Summary
I build a simple app to upload a pdf file, create embeddings, connect to LLM and generate the response.
However, every time I ask a new question the app is doing all the stuff from the beginning. For large pdf files, it may take several minutes to create embeddings.
I am trying to build a logic that can create embeddings only once and pass the ‘embeddings engine’ to the next function to answer the question.

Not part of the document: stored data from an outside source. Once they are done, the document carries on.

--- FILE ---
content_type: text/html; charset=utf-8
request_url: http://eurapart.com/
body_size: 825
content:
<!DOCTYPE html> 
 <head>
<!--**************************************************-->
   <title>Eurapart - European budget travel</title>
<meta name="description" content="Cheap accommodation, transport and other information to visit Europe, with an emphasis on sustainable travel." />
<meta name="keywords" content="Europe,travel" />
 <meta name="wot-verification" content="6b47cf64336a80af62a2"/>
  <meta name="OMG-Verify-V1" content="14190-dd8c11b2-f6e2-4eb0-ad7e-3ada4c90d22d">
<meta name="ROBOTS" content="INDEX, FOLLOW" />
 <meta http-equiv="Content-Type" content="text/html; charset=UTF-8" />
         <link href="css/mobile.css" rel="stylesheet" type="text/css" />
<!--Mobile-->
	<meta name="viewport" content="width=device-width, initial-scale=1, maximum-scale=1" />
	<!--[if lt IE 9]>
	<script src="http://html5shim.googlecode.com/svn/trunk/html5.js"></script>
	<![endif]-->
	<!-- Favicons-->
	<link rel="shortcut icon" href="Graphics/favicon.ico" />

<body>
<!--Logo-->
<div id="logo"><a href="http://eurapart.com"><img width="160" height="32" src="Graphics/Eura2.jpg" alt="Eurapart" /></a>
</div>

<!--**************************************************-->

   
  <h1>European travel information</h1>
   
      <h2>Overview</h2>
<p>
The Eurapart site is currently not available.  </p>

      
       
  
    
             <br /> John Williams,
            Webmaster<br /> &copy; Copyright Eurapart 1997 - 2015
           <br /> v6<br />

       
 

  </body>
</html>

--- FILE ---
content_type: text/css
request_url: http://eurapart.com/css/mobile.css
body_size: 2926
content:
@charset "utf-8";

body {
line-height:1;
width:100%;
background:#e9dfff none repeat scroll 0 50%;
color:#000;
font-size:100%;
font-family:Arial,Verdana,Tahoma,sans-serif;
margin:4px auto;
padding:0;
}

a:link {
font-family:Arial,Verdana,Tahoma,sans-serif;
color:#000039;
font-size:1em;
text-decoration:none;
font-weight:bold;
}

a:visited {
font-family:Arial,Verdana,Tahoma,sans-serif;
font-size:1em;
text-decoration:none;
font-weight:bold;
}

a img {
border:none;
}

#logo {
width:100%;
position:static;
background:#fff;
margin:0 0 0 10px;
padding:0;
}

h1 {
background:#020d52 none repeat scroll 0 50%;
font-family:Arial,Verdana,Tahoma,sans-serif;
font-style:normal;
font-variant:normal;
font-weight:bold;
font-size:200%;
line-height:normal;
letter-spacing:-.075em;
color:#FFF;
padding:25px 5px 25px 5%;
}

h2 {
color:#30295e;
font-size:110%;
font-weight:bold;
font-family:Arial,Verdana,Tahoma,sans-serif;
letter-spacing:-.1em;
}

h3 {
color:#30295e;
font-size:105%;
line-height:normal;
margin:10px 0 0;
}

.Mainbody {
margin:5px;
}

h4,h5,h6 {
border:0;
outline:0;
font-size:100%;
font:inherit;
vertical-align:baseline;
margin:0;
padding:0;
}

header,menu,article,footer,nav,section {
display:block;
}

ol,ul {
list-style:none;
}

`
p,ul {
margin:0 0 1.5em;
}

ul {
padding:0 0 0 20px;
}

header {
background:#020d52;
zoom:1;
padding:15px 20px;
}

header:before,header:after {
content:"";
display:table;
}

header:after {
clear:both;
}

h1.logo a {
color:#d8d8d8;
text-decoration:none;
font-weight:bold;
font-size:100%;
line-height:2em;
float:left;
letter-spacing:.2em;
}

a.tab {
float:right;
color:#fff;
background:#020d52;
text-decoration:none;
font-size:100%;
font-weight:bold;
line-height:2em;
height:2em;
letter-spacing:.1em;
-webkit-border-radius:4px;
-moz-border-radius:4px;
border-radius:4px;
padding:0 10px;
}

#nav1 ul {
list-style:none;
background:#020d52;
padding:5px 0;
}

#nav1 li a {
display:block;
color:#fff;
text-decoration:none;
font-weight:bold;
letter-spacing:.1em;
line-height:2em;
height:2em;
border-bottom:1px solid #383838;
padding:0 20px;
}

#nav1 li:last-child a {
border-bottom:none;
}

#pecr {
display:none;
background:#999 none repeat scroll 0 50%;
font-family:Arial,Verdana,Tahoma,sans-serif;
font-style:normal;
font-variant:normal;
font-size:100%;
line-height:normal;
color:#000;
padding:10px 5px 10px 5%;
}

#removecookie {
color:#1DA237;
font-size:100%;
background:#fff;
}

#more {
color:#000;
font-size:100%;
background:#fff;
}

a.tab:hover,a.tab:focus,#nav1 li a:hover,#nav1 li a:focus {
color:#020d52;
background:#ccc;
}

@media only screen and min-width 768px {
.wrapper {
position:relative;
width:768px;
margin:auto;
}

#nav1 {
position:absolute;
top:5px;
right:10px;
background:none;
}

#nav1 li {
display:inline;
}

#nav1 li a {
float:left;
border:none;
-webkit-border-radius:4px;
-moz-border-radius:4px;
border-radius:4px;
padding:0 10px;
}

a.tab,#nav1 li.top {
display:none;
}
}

Still I havent found a solution…
Steps to reproduce
Code snippet:
# upload file
file = st.file_uploader("Upload your PDF", type="pdf")
if file is not None:
if st.button('Generate engine: '):
with st.spinner('Model generating the response engine...'):
------------
LOADING THE FILE AND GENERATING THE EMBEDDINGS
------------
qa = RetrievalQA.from_chain_type(
llm=llm, chain_type="stuff", retriever=retriever, return_source_documents=True
)
st.header('Ask your data')
user_q = st.text_area('Enter your questions here: ')

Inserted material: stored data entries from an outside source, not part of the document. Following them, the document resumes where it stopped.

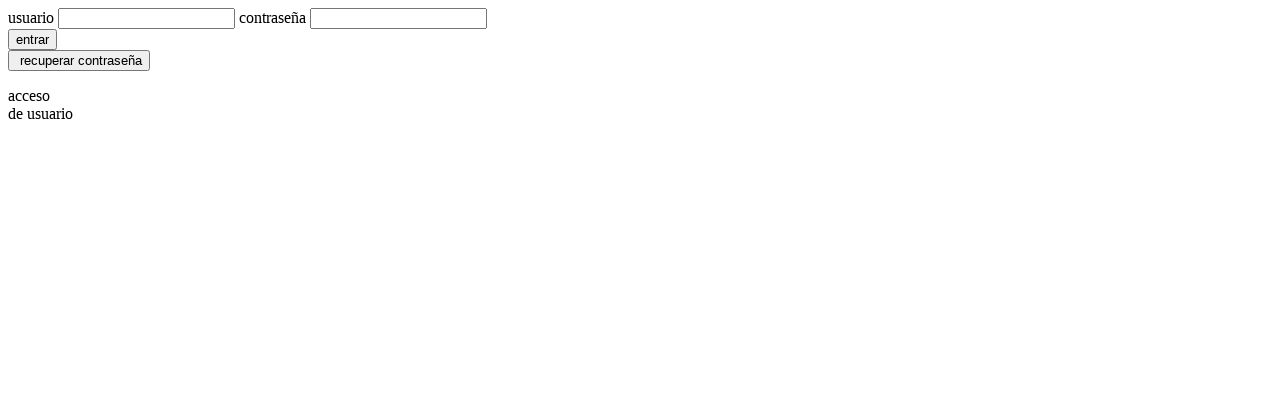

--- FILE ---
content_type: text/html
request_url: http://oelectronica.doshermanas.net/cgi-bin/inFini/J_01_EntInscripcion
body_size: 3069
content:




  <div class="container-fluid">
    <div class="row">
      <div class="loginusuario">
        <form name="FormLogin" method="post" class="needs-validationblack" target="targeted">
          <div class="loginpopblack">
            <div class="form-row">
              <input type="hidden" name="__act">
              
                <label class="font-weight-bold text-2">usuario</label>
                <input id="UserName" name="UserName" type="text" class="form-controlblack form-controlblack-lg black" value="" size="20">
                
              
                <label class="font-weight-bold text-2">contrase�a</label>
                <input id="Password" name="Password" type="password" class="form-controlblack form-controlblack-lg" value="" size="20">
                <i id="mostrarClave" class="eye-icon fas fa-eye"></i>
                
            </div>
            <div class="form-row">
              
              <input type="hidden" size="0" class="Campo90" name="NextPage" value="UsuarioOK">
              
                <button id="Entrar" type="submit" value="Entrar" class="btn btn-outline btn-primary btn-modern-form estilo_0010">
                <i class="fas fa-sign-in-alt"></i> entrar</button>
                
            </div>

            <div class="form-row">
              <button id="buttonrecuperar" class="codeuser3" id="copycode">
              <i class="fas fa-question-circle"></i>
              &nbsp;recuperar contrase�a
              </button>
              <!--
              <button class="codeuser3" id="copycode">
              <i class="fas fa-exclamation-triangle"></i>
              &nbsp;activar cuenta
              </button>
              -->
            </div>
          </div>
        </form>
        <div class="logintitulouser">acceso<br>de usuario</div>
      </div>
    </div>
  </div>
  <script nonce=''>
  document.getElementById('mostrarClave').addEventListener('click', function() {
    campoClave = document.getElementById('Password');
    icono = document.getElementById('mostrarClave');
    if(icono.className == 'eye-icon fas fa-eye') {
      icono.classList.remove('fa-eye');
      icono.classList.add('fa-eye-slash');
      campoClave.type = 'text';
    }
    else {
      icono.classList.remove('fa-eye-slash');
      icono.classList.add('fa-eye');
      campoClave.type = 'password';
    }
  });
  document.getElementById('Entrar').addEventListener('click', function() {
    FormLogin.__act.value='NextPage.19.J_01_EntInscripcionToken.43.prxHo1povGmolzrJ06602026-02-03_10.07.02.449__sp.19.J_01_EntInscripcion__fp.11.UsuarioNoOK__id.32.U_Entrar.LoginFormAdapter1.Login';
    FormLogin.submit();
    showLoad();
    return false;
  });
  document.getElementById('buttonrecuperar').addEventListener('click', function() {
    FormLogin.__act.value='__sp.22.U_ConsultarContrasegna__fp.8.Usuarios__id.15.Usuarios.A1.AA1';
    FormLogin.submit();
    showLoad();
    return false;
  });
  </script>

if st.button('Get response'):
try:
with st.spinner('Model is working on it...'):
result = qa({"query": user_q})
st.subheader('Response: ')
st.write(result['result'])
st.subheader('Source pages: ')
st.write(result['source_documents']['metadata'])
except Exception as e:
st.error(f" An error: {e}")
Expected behavior:
I would like it to use the ‘qa’ but do not refresh the creation of embeddings
Actual behavior:
The code snippet I put creates an error: An error: local variable ‘qa’ referenced before the assignment
So I guess the qa object is not passed. How to solve that?